DICE-Bench: Evaluating the Tool-Use Capabilities of Large Language Models in Multi-Round, Multi-Party Dialogues¶

Conference: ACL 2025
arXiv: 2506.22853
Code: snuhcc/DICE-Bench
Area: LLM / NLP
Keywords: function-calling, benchmark, multi-party dialogue, multi-round, tool-use evaluation

TL;DR¶

This work proposes DICE-Bench, a function-calling benchmark targeting multi-round, multi-party dialogue scenarios. It comprises 1,607 high-quality dialogue instances and the DICE-Score metric, which quantifies information dispersion, revealing the limitations of current LLMs in tool invocation during complex dialogues.

Background & Motivation¶

Limitations of Prior Work: Existing function-calling benchmarks (such as APIBench, ToolLLM, etc.) mostly focus on single-turn interaction scenarios where all API parameters reside in a single user instruction, neglecting the complexity of real-world group chats where information is scattered across multi-turn, multi-party dialogues.
Real-world Needs: In practical applications, virtual assistants need to track multi-turn, multi-party conversations in group chat scenarios, aggregating information from dispersed contexts to complete API calls (e.g., booking hotels and flights based on group chat discussions).
Evaluation Gap: There is a lack of a metric to quantitatively measure the degree of dispersion of tool-related information in a dialogue, making it difficult to systematically evaluate the function-calling capabilities of LLMs under realistic conditions.
Ours: This work constructs the DICE-Bench benchmark and propose the DICE-Score metric, generating multi-turn, multi-party dialogue data via multi-agent simulation to systematically evaluate the tool-calling capabilities of 19 LLMs.

Method¶

Overall Architecture¶

The data construction of DICE-Bench consists of three stages: (1) Tool Graph Construction: Collecting 124 tool nodes and 270 directed edges from TaskBench and ToolEyes to model inter-tool dependencies; (2) Scenario Configuration: Sampling tool chains via DFS and configuring dialogue types (persuasive negotiation, advisory information seeking, or eristic debate), the number of participants (2–4), and independent personas; (3) Dialogue Generation: Simulating dialogues using a multi-agent system, with an orchestrator controlling the turn-taking order to iteratively generate \(N\)-turn dialogues.

Key Designs¶

DICE-Score Metric: Quantitatively measures the dispersion of tool-related information in a dialogue.

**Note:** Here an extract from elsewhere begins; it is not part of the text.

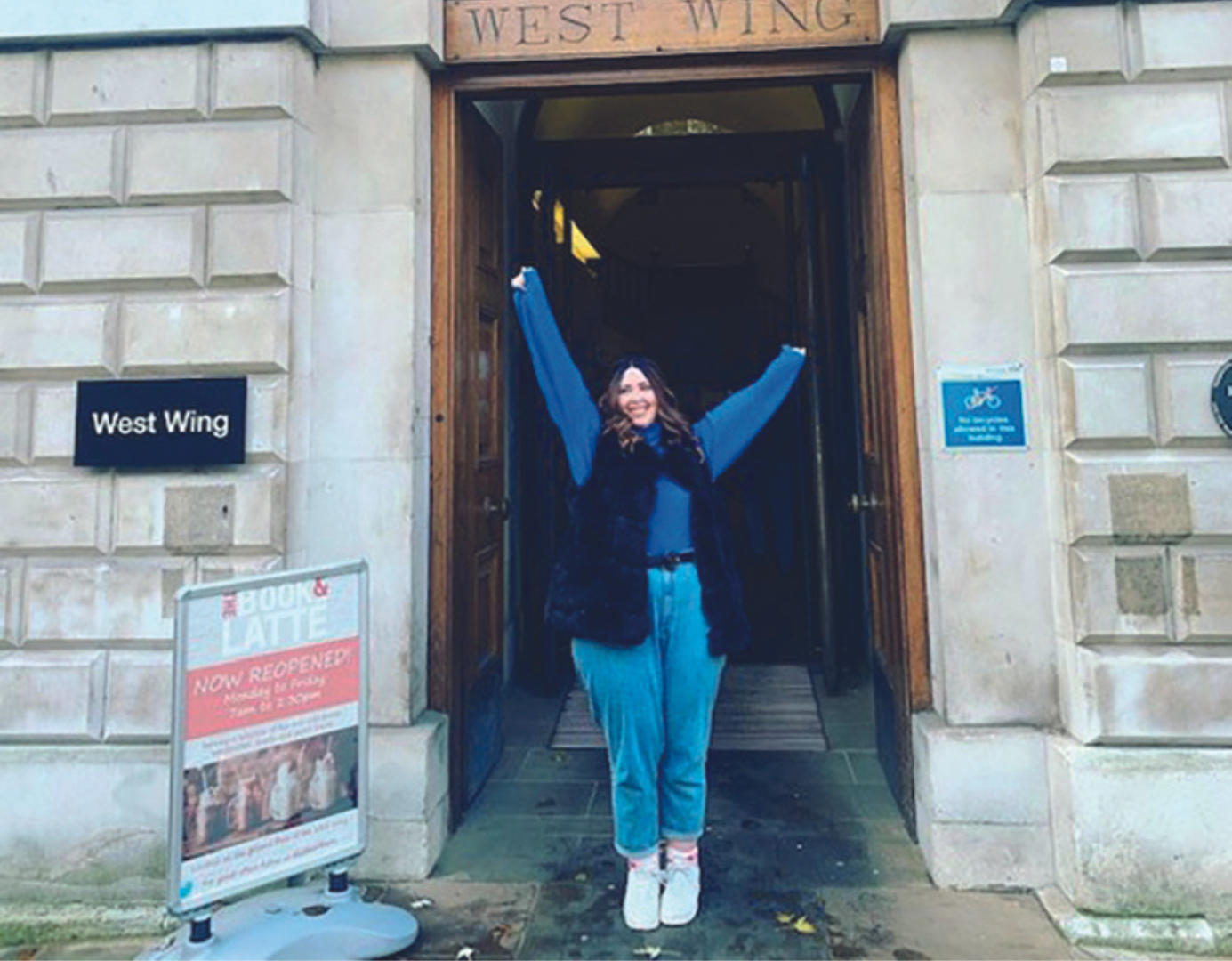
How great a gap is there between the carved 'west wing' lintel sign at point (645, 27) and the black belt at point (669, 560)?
258cm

The formula is \(\text{DICE}(S,T) = \frac{\min(|S_{\neq 0}|, T) \cdot \sqrt{|S| \cdot T}}{\sum_{i \in S} \ln(1 + \alpha \times S_i)}\), where \(S\) is the count vector of tool-related information mentioned in each turn, \(T\) is the total number of distinct tool items to be identified, and \(\alpha = e^2\) controls the repetition penalty. A higher score indicates more dispersed information and a more difficult task.
Three-Stage Validation Pipeline: Stage 1 uses G-Eval (GPT-4o) to automatically filter low-quality dialogues based on six-dimensional criteria; Stage 2 applies rule-based filtering (such as refusal response detection); Stage 3 involves human annotators scoring across three dimensions—dialogue quality, functional integration, and real-world applicability—comprising 15 sub-criteria to eliminate low-scoring instances.
Tool Graph Dependency Modeling: Directed edges between tools explicitly encode the cross-turn dependency of "using the previous turn's tool output as the next turn's parameter," ensuring the authenticity of multi-turn scenarios.

Loss & Training¶

Exact Match (EM) is used as the primary evaluation metric, which requires the LLM to accurately predict both the function name and all parameter values simultaneously.

Experiments¶

Main Results¶

Model	Round 1	Round 2	Round 3	Round 4	Average
GPT-4o	74.12	61.00	61.65	59.18	63.99
Gemini 2 Flash	74.47	59.45	59.40	58.73	63.01
Phi4-15B	71.29	57.06	58.02	56.44	60.70
GLM4-9B-Chat	58.24	47.55	47.24	46.03	49.76
Qwen2.5-32B	67.76	56.76	57.23	55.92	59.42
ToolAce-8B	2.47	0.66	0.33	0.51	0.99

Ablation Study¶

Analysis Dimension	Key Findings
DICE-Score vs. Performance	Pearson correlation coefficient \(r \approx -0.984\); higher DICE-Score correlates with worse performance
Alignment with Human Evaluation	Human accuracy decreases from 80.5% in Round 1 to 49.3% in Round 4, showing a strong negative correlation with DICE-Score (increasing from 1.42 to 5.36)
Impact of Dialogue Types	Eristic dialogues yield significantly lower EM due to frequent stance switching
Tool-Specific Models	Specialized models such as ToolAce-8B and CALM-8B underperform general-purpose dialogue models by a wide margin

Key Findings¶

The performance of all models drops significantly as the number of turns increases. Average performance in Round 4 decreases by approximately 15 percentage points compared to Round 1, indicating that multi-turn information aggregation is a primary bottleneck for current LLMs.
The open-source 15B-parameter Phi4 performs comparably to the closed-source GPT-4o (average score of 60.7 vs 64.0); the 128K context window of Qwen 2.5 benefits long-dialogue scenarios.
Models specifically fine-tuned for single-turn function calling perform poorly in multi-party dialogue scenarios (ToolAce-8B scoring only around 1%), suggesting that single-turn training data does not transfer well to multi-turn, multi-party contexts.

Highlights & Insights¶

The first function-calling benchmark covering both multi-turn and multi-party dialogues, filling a critical gap in existing evaluations.
The proposed DICE-Score metric is highly negatively correlated with human performance (\(r \approx -0.984\)), demonstrating solid explainability and effectiveness.
Rigorous three-stage filtering (automated + rule-based + human), selecting 1,607 high-quality instances from 1,800 candidates.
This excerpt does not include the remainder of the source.